Gouvernance

Protection et souveraineté des données : comment ne pas se perdre avec le cadre législatif ?

Par La rédaction, publié le 26 janvier 2022

Depuis plusieurs mois, la souveraineté numérique agite les débats de la sphère IT avec en toile de fond des législations complexes, parfois contradictoires. Spécialiste de cette problématique, le DPO (Délégué à la Protection des Données) intervient pour assurer la conformité des traitements des entreprises avec le RGPD (Règlement général sur la protection des données) et les informer notamment sur le niveau de protection des données qu’elles confient à des tiers.

Par Pascal Alix, Avocat, DPO de NetExplorer et Lead auditor (certification RGPD)

Nous avons assisté, ces derniers mois, à de vifs débats entre les acteurs de l’IT au sujet du label “Cloud de confiance” mis en place par l’Etat pour renforcer la souveraineté et la protection des données traitées par les entreprises françaises. L’annonce de l’alliance de Thales avec Google, soumise à la législation américaine, pour commercialiser une offre “Cloud de confiance” est en effet apparue en contradiction avec l’objectif du label.

Des législations antagonistes

Il y a depuis longtemps un antagonisme entre les Etats-Unis et l’Union européenne. Il provient en partie de l’entrée en vigueur du Patriot Act, voté après le 11 septembre 2001. Il s’est ensuite renforcé avec le FISA Amendments Act de 2008, dont l’article 702 permet au Procureur général des États-Unis et au Directeur du renseignement national d’autoriser la collecte de données de personnes situées hors des Etats-Unis, puis de l’entrée en vigueur du Cloud Act (loi fédérale) qui permet l’accès aux données hébergées par des entreprises américaines quelle que soit leur localisation.
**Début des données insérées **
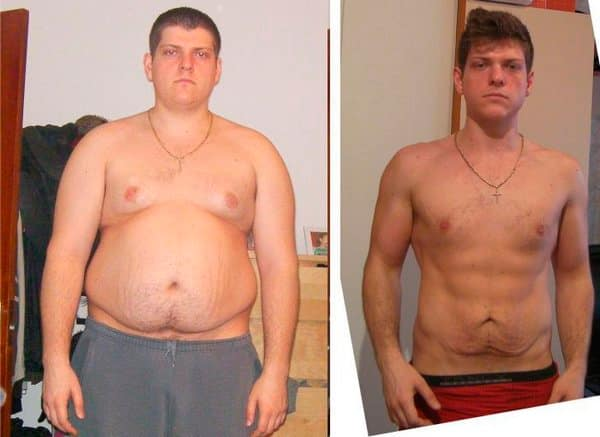 Хочу похудеть на 10 кг Похудение Форум худеющих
L’application de ces lois est incompatible avec des règlements européens, dont le RGPD, pris notamment en son article 48, qui exige un accord international pour tout transfert de données à caractère personnel à la suite de la décision d’une juridiction ou d’une autorité administrative d’un pays tiers.

Les Etats-Unis ont longtemps été considérés par l’UE comme un pays dit “adéquat” (voir encadré). Mais les accords dits “d’adéquation” ont été annulés par la Cour de Justice européenne, interdisant par conséquent tout transfert fondé ou non sur une décision rendue dans le cadre des législations fédérales précédemment rappelées. On comprend donc la levée de boucliers des acteurs de l’IT à propos de cette alliance Thales-Google.

Des compromis impossibles 

De son côté, la Chine a réglé de façon radicale le problème, en verrouillant totalement l’exploitation de ses données. De fait, elle oblige les entreprises à transférer toutes les données chinoises vers une infrastructure contrôlée par la SASAC (Commission chinoise d’administration et de supervision des actifs publics). Interdisant ainsi à tout acteur étranger de stocker des données chinoises.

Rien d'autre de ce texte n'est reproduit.